The plot started so well. The ship Andromeda Ascendant has been badly shot up in a battle with defense forces of the planet Kantar; she escapes, limping, into Slipstream drive, but is forced to drop out of hyperspace when systems fail. The ship thus defaults into a very bad location, a quadrant with little but empty vacuum. No planets, no moons, no asteroids. However, by good fortune Andromeda's star charts reveal an old waystation, built centuries earlier to service starships in the early days of exploration. The plot centers on a desperate effort to (1) travel to the waystation, (2) find materials necessary to effect repairs on the Andromeda Ascendant, and (3) return.

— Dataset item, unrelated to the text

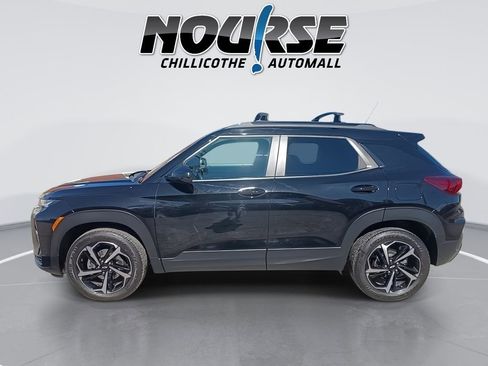 Used 2022 Chevrolet TrailBlazer RS w/ Convenience Package image 5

Here's where the book runs into major problems. At least three-quarters of the book (roughly 200 pages) has concluded before members of Hunt's crew even REACH the waystation. Thus the author has only about 65 pages to roll out most of the plot and wrap up the book. Scene follows scene in a rush, blurring past the reader as the author tries to tie everything up in a few tens of pages. Even with all this haste and compression, a lot is left hanging as the book ends.
Perhaps the author might have had more room to conclude the book if he did not devote so many pages to Trance Gemini's dimension doors and encounters with quantum alternates of herself. While this element worked well for a while, and was genuinely interesting when first introduced, it eventually got to be very repetitious and overworked. I kept asking, "oh, no, not again -- haven't we been there before-- like four times at least?" A sub-plot that got out of control?
To wrap this up -- this novel had many elements I liked a lot. The characters, plenty of drama, great sense of humor, and a fast-moving action plot that takes us to about page 200. At that point structure seems to break down. The ending is compressed, cursory, and disappointing.
This book is too good to pan, but too weak to praise.